With the demise of the regime that coined it, that dangerous phrase has now fallen from fashion. But the damage done to British and American justice in its name is only starting to be understood.

It was only in the wake of the terrorist attacks in New York that George Bush was awakened from his isolationist slumber to declare his war; and we should note in passing that war was actually declared on the United States in 1998 by Al Qaeda. However, I suppose that doesn’t count, because many are still ununwilling to accept one can be at war with a non-state actor. They still cling to the out-moded idea that only states can be at war.

Except they don’t. Mysteriously, critics of the “War on Terror” still classify both Iraq and Afghanistan as wars, despite the fact that neither in Iraq or Afghanistan are the US or the UK at war with a state. They are in fact at war with the non-state actors we are supposedly not able to fight a war against. And at war with them we are. It’s a point made by David Arronovitch in an excellent article at The Times:

But there is no more War on Terror. Except, as my friend Professor Norman Geras has been pointing out, Barack Obama has found phrases that mean exactly the same thing, such as this from the inauguration: “Our nation is at war, against a far-reaching network of violence and hatred.”

Or this: “The United States intends to prosecute the ongoing struggle against violence and terrorism…” Professor Geras calls it “the struggle formerly known as the War on Terror”.

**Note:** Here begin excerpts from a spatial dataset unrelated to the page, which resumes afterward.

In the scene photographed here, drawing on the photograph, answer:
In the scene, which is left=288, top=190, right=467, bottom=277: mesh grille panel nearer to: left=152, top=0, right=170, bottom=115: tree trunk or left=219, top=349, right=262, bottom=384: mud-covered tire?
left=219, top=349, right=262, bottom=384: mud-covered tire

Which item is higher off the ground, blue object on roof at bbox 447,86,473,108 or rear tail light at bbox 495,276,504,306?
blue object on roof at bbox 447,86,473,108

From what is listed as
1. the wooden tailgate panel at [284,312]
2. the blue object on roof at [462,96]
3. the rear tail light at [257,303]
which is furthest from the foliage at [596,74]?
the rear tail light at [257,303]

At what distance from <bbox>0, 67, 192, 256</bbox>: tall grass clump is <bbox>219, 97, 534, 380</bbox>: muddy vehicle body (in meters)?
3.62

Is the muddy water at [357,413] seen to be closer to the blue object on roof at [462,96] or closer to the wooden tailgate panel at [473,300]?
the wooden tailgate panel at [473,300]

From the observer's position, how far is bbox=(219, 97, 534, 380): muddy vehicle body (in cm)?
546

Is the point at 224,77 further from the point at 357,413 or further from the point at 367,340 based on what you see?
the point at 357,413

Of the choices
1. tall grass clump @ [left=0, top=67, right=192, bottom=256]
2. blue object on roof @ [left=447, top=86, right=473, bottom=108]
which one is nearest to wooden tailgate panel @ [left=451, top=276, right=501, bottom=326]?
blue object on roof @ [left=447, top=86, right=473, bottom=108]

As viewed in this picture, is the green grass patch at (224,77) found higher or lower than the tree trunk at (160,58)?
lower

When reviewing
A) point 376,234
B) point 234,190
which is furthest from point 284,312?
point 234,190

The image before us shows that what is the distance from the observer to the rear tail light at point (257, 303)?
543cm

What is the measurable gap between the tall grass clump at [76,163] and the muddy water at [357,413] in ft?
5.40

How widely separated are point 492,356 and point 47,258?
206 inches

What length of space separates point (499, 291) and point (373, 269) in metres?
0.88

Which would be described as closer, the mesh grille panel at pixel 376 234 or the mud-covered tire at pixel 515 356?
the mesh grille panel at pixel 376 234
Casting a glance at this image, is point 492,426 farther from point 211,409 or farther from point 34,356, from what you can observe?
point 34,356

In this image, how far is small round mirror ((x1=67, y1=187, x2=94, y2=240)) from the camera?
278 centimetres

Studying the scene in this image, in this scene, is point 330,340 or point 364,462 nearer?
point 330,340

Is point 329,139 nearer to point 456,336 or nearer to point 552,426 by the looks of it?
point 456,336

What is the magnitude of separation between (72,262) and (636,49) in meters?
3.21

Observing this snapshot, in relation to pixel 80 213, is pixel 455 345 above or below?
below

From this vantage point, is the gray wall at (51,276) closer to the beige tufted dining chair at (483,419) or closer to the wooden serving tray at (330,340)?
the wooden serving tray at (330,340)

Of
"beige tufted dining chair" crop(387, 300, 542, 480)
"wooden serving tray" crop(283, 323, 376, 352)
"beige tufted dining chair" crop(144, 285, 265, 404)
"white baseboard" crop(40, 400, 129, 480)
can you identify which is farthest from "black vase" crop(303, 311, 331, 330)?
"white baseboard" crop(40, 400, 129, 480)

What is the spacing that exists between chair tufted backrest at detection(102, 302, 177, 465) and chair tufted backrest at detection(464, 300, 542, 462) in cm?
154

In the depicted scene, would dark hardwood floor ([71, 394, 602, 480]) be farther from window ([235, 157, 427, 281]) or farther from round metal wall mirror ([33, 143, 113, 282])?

So Binyam may be back, Barack may be in the White House, but the truth is that the problem remains.

The war formerly known as the war on terror (FKATWOT) has been tracked by Norman Geras since Obama’s election. News that Pakistan are allowing the Taliban to focus their attacks on NATO means the war FKATWOT will continue for some time.

News coverage of Binyam Mohamed’s return to the UK, and the photograph of him leaving the plane, reminded me of the return of the Islamic Jihad hostages John McCarthy and Terry Waite. There are few parallels. As David Arronovitch notes:

The US alleges, partly as a result of Mr Mohamed’s own confessions (he claims, made under duress), that he had attended an al-Qaeda training camp in Afghanistan, and had been plotting a Richard Reid-type attack in the West. But no charges have been, or will be, brought.

I can’t honestly say that I believe Mr Mohamed’s account, partly because it was a long way to travel for drug rehab, and partly because it reminds me of the case of the Tipton Three, whose odd journey through the Afghan war to American prison was supposedly chronicled in Michael Winterbottom’s 2006 film, The Road to Guantánamo.

In that movie the three young men were depicted travelling to Pakistan for a wedding, getting bored, becoming part of a humanitarian relief column to Afghanistan, sitting around Kabul eating naan bread, taking the wrong taxi and ending up in a war zone. I noted at the time that the film had obscured both the timeline and the nature of the places visited by the Tipton boys, but still had to agree that their story could be true. Wrong. A year later one admitted to Channel 4 that they had indeed had weapons training in a jihadi camp. The humanitarian, accidental stuff was lies.

Nor is it the case that everyone held at Guantánamo could either be charged or was guiltless. Three weeks ago two former inmates turned up as senior al-Qaeda figures in Yemen, one of whom had subsequently been involved in bombing a US embassy.